#### [Text block]
In 1958 Tom Dillman joined the faculty at Ohio Wesleyan University. His forty years of teaching at OWU are among the longest in the college’s 156-year history. Early on he understood the role that computers were destined to play in education. His innovative use of computers in the physics laboratory as well as for desktop publishing won him grant money and provided students with state-of-the-art resources. But Tom’s most impressive achievements are those that reflect his quality of service. Through his lectures he conveyed a love of physics, a demand for rigor in problem solving, and an injunction to attain one’s very best in all endeavors.  His high expectations, most notably those in the electronics courses that he developed, drew countless hours of work from students, which resulted in their mastery of conceptually difficult ideas and crucial analytical and laboratory skills.

But Tom’s expectations were higher for no one than for himself.  Whether developing a new laboratory, preparing example problems for a lecture, or writing a Mathematica notebook, he was not satisfied until all approaches had been considered thoroughly and the presentation polished-even if the task was not completed until shortly before dawn.  Such dedication has won the admiration and affection of four decades of Ohio Wesleyan physics students and the recognition by the OWU faculty in the form of the 1978 President Herbert Welch Teaching Award.

Tom found time beyond his classes for investing himself. He was rarely without a university committee assignment. He has been quite active in the Unitarian Universalist Fellowship in Delaware. Colleagues and friends often see him at the gym or jogging during the week and on his bicycle on weekends. For many years he pedaled to Portsmouth and back as part of the Tour of the Scioto River Valley.

Consistent with his liberal arts heritage, Tom Dillman’s interests extend well beyond the borders of physics.  He and Mary Alice, herself a scholar and teacher of American literature and composition, reared four children whose career accomplishments reflect the Dillmans’ appreciation of art and scholarship: a concert violinist and a political scientist, both college professors, a chemist, and a neurophysiologist.

#### [Supplied records]
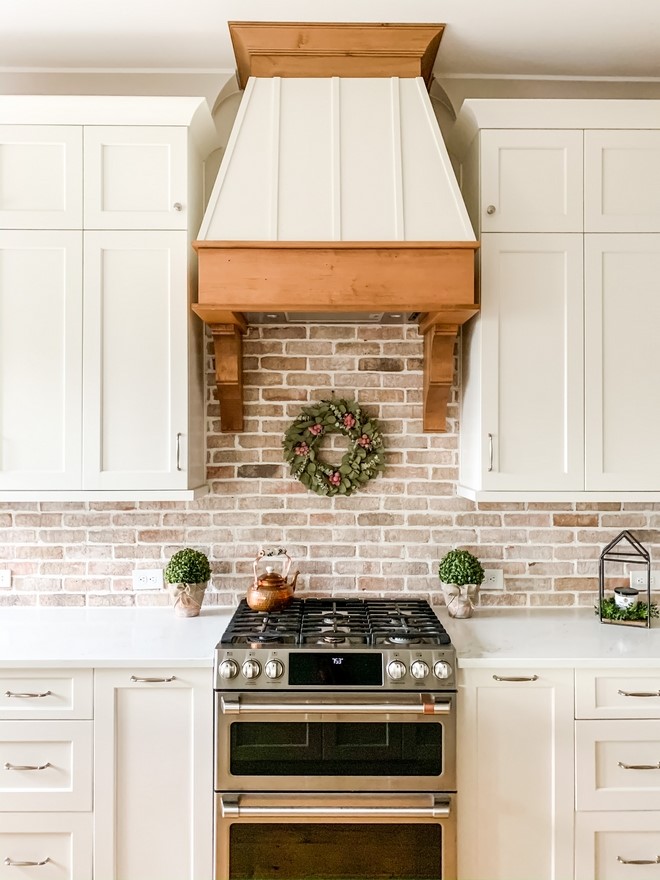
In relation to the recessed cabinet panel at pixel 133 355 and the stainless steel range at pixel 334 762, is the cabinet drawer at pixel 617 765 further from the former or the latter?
the recessed cabinet panel at pixel 133 355

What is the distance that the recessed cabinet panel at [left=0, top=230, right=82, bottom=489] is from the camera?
2.35 m

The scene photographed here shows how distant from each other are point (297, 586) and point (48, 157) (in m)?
1.81

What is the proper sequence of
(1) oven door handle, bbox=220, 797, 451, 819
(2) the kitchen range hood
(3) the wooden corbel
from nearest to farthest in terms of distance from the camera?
(1) oven door handle, bbox=220, 797, 451, 819, (2) the kitchen range hood, (3) the wooden corbel

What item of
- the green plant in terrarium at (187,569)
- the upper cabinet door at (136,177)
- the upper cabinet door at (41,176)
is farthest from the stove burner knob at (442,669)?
the upper cabinet door at (41,176)

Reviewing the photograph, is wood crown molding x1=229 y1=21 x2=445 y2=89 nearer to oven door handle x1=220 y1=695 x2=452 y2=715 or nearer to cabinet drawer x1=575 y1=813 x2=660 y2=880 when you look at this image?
oven door handle x1=220 y1=695 x2=452 y2=715

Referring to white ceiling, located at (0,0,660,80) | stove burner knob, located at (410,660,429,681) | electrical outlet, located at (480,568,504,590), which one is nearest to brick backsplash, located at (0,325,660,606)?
electrical outlet, located at (480,568,504,590)

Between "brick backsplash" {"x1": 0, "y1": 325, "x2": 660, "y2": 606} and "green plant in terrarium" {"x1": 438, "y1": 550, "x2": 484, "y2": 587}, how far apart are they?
16cm

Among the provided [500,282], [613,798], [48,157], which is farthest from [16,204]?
[613,798]

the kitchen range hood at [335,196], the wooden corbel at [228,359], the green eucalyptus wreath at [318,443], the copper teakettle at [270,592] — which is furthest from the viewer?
the green eucalyptus wreath at [318,443]

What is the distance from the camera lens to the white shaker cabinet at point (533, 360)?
7.79 ft

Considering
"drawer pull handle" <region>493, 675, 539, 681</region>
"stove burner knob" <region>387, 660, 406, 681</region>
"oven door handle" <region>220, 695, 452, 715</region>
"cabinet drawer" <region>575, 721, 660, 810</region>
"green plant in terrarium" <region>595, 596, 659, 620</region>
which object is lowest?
"cabinet drawer" <region>575, 721, 660, 810</region>

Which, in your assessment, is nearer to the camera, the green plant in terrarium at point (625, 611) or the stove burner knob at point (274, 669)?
the stove burner knob at point (274, 669)

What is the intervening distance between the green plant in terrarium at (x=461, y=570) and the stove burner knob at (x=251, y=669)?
840 mm

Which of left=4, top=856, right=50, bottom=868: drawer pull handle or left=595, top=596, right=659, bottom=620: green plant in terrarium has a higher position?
left=595, top=596, right=659, bottom=620: green plant in terrarium
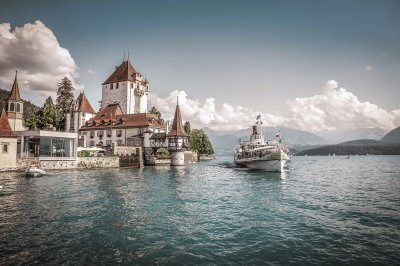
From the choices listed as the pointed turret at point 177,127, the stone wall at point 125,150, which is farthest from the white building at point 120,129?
the pointed turret at point 177,127

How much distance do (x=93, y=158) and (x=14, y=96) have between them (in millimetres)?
18644

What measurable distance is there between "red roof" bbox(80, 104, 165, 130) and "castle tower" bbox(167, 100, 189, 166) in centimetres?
634

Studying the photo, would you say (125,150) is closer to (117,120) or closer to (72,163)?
(72,163)

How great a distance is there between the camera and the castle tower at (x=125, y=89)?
83.0 m

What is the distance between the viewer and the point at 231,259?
419 inches

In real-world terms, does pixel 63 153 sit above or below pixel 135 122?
below

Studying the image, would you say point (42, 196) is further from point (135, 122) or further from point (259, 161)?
point (135, 122)

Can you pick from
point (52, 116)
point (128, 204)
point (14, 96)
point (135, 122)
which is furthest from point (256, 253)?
point (52, 116)

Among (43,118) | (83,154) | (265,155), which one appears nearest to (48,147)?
(83,154)

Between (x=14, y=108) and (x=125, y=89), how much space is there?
36.3 metres

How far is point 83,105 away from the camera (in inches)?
3049

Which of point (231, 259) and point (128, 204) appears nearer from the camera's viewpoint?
point (231, 259)

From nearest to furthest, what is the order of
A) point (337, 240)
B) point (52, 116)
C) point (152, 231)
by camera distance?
1. point (337, 240)
2. point (152, 231)
3. point (52, 116)

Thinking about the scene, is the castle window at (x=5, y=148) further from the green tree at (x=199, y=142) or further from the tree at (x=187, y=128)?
the green tree at (x=199, y=142)
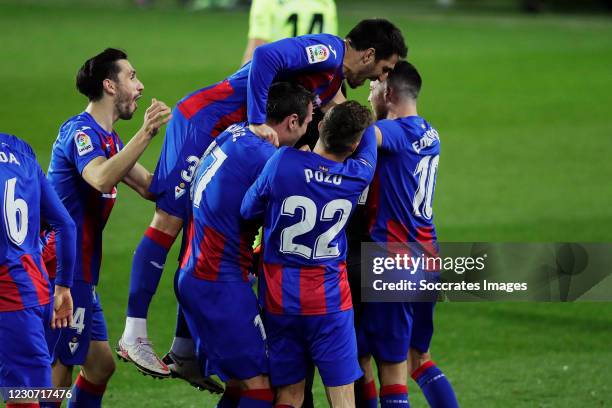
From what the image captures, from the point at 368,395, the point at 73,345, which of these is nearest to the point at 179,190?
the point at 73,345

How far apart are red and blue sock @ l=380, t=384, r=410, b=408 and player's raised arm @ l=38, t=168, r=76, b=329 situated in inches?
72.3

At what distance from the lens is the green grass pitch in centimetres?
816

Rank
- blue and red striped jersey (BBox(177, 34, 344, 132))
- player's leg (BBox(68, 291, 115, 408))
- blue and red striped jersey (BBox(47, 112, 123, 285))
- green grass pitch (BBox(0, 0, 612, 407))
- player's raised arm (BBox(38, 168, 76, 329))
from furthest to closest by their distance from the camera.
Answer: green grass pitch (BBox(0, 0, 612, 407)) < player's leg (BBox(68, 291, 115, 408)) < blue and red striped jersey (BBox(47, 112, 123, 285)) < blue and red striped jersey (BBox(177, 34, 344, 132)) < player's raised arm (BBox(38, 168, 76, 329))

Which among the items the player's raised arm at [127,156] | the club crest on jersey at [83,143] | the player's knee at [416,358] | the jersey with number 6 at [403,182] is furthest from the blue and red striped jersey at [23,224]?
the player's knee at [416,358]

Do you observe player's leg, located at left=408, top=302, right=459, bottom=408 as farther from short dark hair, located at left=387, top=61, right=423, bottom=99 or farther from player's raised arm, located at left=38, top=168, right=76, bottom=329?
player's raised arm, located at left=38, top=168, right=76, bottom=329

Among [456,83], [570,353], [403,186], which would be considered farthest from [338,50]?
[456,83]

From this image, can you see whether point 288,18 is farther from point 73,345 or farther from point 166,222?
point 73,345

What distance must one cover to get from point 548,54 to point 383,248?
21.1 metres

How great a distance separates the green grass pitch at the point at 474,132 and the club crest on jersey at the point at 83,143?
2037 mm

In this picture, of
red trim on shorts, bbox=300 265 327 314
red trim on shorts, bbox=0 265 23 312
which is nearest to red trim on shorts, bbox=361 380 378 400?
red trim on shorts, bbox=300 265 327 314

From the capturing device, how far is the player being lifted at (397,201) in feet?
20.2

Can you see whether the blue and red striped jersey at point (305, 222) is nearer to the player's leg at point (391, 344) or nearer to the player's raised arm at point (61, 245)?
the player's leg at point (391, 344)

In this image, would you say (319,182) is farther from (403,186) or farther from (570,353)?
(570,353)

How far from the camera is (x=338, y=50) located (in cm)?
614
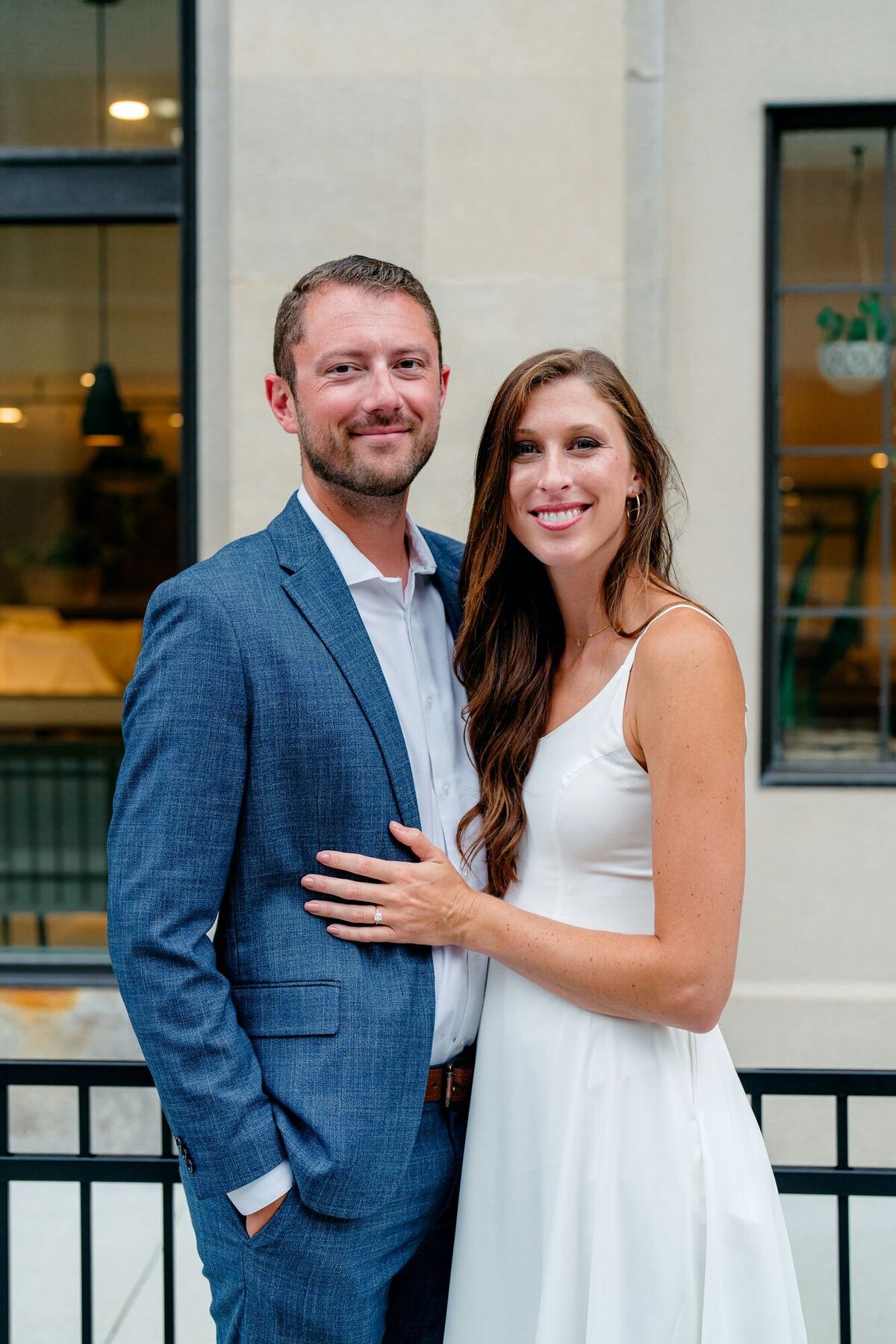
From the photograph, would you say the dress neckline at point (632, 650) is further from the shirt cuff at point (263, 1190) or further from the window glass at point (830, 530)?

#### [Problem set]
1 – From the text about Tom Dillman, list the careers of the four Dillman children.
2 – Reproduce part of the text about Tom Dillman word for word, beginning at the words "Tom found time" and stopping after the words "and a neurophysiologist.".

#### [Answers to each task]
1 –
concert violinist
political scientist
chemist
neurophysiologist

2 –
Tom found time beyond his classes for investing himself. He was rarely without a university committee assignment. He has been quite active in the Unitarian Universalist Fellowship in Delaware. Colleagues and friends often see him at the gym or jogging during the week and on his bicycle on weekends. For many years he pedaled to Portsmouth and back as part of the Tour of the Scioto River Valley.

Consistent with his liberal arts heritage, Tom Dillman’s interests extend well beyond the borders of physics.  He and Mary Alice, herself a scholar and teacher of American literature and composition, reared four children whose career accomplishments reflect the Dillmans’ appreciation of art and scholarship: a concert violinist and a political scientist, both college professors, a chemist, and a neurophysiologist.